----- GIVEN RECORDS -----

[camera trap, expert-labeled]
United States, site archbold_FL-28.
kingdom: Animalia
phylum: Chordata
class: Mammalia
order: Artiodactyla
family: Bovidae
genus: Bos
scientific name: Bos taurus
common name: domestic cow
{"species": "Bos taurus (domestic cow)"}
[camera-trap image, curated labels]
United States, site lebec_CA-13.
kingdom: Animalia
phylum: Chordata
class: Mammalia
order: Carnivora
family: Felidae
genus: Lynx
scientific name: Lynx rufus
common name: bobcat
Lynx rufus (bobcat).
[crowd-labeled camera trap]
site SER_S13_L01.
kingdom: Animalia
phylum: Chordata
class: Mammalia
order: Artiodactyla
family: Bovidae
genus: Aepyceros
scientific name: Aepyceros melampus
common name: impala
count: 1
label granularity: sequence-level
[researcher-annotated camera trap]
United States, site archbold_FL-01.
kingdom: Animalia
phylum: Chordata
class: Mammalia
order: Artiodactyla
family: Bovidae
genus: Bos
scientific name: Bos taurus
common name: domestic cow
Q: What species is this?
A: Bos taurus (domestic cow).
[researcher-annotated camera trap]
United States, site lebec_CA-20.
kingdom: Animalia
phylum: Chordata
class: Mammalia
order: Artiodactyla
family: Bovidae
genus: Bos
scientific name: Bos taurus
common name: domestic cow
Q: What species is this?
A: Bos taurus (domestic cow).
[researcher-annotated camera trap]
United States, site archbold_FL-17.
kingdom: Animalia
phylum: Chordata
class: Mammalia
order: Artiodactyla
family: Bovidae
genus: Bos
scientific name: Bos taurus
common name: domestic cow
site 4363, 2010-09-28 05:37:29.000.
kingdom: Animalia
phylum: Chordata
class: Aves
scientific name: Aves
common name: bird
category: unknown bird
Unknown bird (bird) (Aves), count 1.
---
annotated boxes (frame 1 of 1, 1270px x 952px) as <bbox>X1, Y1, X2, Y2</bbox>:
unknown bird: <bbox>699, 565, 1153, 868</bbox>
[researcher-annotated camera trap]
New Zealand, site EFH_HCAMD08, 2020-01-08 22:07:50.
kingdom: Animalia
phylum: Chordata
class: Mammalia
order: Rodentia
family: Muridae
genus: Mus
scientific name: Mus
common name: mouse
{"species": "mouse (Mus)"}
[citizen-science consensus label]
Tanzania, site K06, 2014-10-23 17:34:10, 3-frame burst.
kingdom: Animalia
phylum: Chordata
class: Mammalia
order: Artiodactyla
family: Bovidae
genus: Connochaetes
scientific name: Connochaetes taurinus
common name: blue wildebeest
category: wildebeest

-----

TASK DETAILS »
Repeat every line of the material exactly.

REPLY TO THE TASK »
[camera trap, expert-labeled]
United States, site archbold_FL-28.
kingdom: Animalia
phylum: Chordata
class: Mammalia
order: Artiodactyla
family: Bovidae
genus: Bos
scientific name: Bos taurus
common name: domestic cow
{"species": "Bos taurus (domestic cow)"}
[camera-trap image, curated labels]
United States, site lebec_CA-13.
kingdom: Animalia
phylum: Chordata
class: Mammalia
order: Carnivora
family: Felidae
genus: Lynx
scientific name: Lynx rufus
common name: bobcat
Lynx rufus (bobcat).
[crowd-labeled camera trap]
site SER_S13_L01.
kingdom: Animalia
phylum: Chordata
class: Mammalia
order: Artiodactyla
family: Bovidae
genus: Aepyceros
scientific name: Aepyceros melampus
common name: impala
count: 1
label granularity: sequence-level
[researcher-annotated camera trap]
United States, site archbold_FL-01.
kingdom: Animalia
phylum: Chordata
class: Mammalia
order: Artiodactyla
family: Bovidae
genus: Bos
scientific name: Bos taurus
common name: domestic cow
Q: What species is this?
A: Bos taurus (domestic cow).
[researcher-annotated camera trap]
United States, site lebec_CA-20.
kingdom: Animalia
phylum: Chordata
class: Mammalia
order: Artiodactyla
family: Bovidae
genus: Bos
scientific name: Bos taurus
common name: domestic cow
Q: What species is this?
A: Bos taurus (domestic cow).
[researcher-annotated camera trap]
United States, site archbold_FL-17.
kingdom: Animalia
phylum: Chordata
class: Mammalia
order: Artiodactyla
family: Bovidae
genus: Bos
scientific name: Bos taurus
common name: domestic cow
site 4363, 2010-09-28 05:37:29.000.
kingdom: Animalia
phylum: Chordata
class: Aves
scientific name: Aves
common name: bird
category: unknown bird
Unknown bird (bird) (Aves), count 1.
---
annotated boxes (frame 1 of 1, 1270px x 952px) as <bbox>X1, Y1, X2, Y2</bbox>:
unknown bird: <bbox>699, 565, 1153, 868</bbox>
[researcher-annotated camera trap]
New Zealand, site EFH_HCAMD08, 2020-01-08 22:07:50.
kingdom: Animalia
phylum: Chordata
class: Mammalia
order: Rodentia
family: Muridae
genus: Mus
scientific name: Mus
common name: mouse
{"species": "mouse (Mus)"}
[citizen-science consensus label]
Tanzania, site K06, 2014-10-23 17:34:10, 3-frame burst.
kingdom: Animalia
phylum: Chordata
class: Mammalia
order: Artiodactyla
family: Bovidae
genus: Connochaetes
scientific name: Connochaetes taurinus
common name: blue wildebeest
category: wildebeest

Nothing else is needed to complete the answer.